Thursday 21 February 2013

Baghdad: Worth a Mosque?

The Kaiser; aka "Hadji Wilhelm Mohammed" (Source: Wikipedia)
World War I is usually associated with the trenches on the Western Front. You know; shelling, gassing, the Somme, the Battle of Verdun... But as Germany knew right at the outset; the Allies' weakest spot was not the French border. No, the soft, unprotected underbelly of the Allies was Britain's Achilles heel – India (why, yes, I do like mixing my metaphors – why do you ask?).

Germany had long groomed Turkey for the (officially un)express(ed) purpose of getting a foothold in Asia. When the rest of the world refused to have any truck with the late Sultan Abdul Hamid after his brutal crushing of the rebellion by the (Christian) Armenian minority, Germany had taken Turkey's side against the outraged Russians. Germany had even helped Turkey arm itself by offering military advisors and arms. In return, Germany only wanted a small thing – a railroad, running straight from Berlin to Baghdad. That way, Germany would be well prepared to open up an Asian front in case of a conflict with Russia and Britain without risking that her troop movements were impeded by Russia and her Slavic allies in Eastern Europe.

In order to affirm the friendship Germany felt with the Islamic world, Kaiser Wilhelm even declared himself the protector of the Muslim world. During a state visit to Turkey in 1898, he made speech to that effect which was repeated on postcards that were spread from Kabul to the Bosporus. Islam's cause, Germany declared, was also Germany's.

Example of the postcards described above, with the German text on the left and the same in Arabic on the right

When war finally broke out, Germany urged the Sultan as the leader of the Islamic world to declare a jihad, a holy war, on Britain. The idea was that the vast Muslim population in India would then rise up against its British masters and throw them back into the sea from whence they came. Without India, Britain would be little but a puny island kingdom whose bark was considerably worse than its bite.

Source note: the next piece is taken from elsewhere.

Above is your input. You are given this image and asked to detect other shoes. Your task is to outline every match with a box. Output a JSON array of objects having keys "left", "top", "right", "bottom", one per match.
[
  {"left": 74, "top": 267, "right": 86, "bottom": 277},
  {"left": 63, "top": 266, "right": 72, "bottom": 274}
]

Germany was not content to rely entirely on the sultan, however, considering the rather bad relationship between the Ottomans and many Islamic peoples. No, Germany was going to take it one step further and try to persuade India's closest neighbours, Persia and Afghanistan, to join their cause. In order to do so, Germany sent several expiditions in order to treat with the Shah of Persia and the Emir of Afghanistan, as well as to proselyte among the local tribes.

The full story of Germany's jihad is too long and complicated to relate here, but one of the more absurd aspects of it was the claim that Kaiser Wilhelm had converted to Islam and gone on a pilgrimage to Mecca. His name, therefore, was given as "Hadji Wilhelm Mohammed", a rather shameless, not to say blasphemous, attempt to exploit the genuine religious feeling of the Muslims. Meanwhile, Germany coldly planned to lay claim to most of the land under Ottoman control as soon as Britain and Russia had been defeated.

It didn't work though,  and perhaps it never could have. Perhaps Germany underestimated her Muslim allies' ability to see through her rather feeble ruse, or maybe they simply overestimated the religious ties and underestimated the political and ethnic tensions within the Islamic world.

Nevertheless, forgotten as it is today, the affair of the German Jihad without a doubt managed to further increase the gap between Christian Europe and Muslim Asia and helped contribute to the dichotomy so strongly and painfully experienced in the century that followed World War I.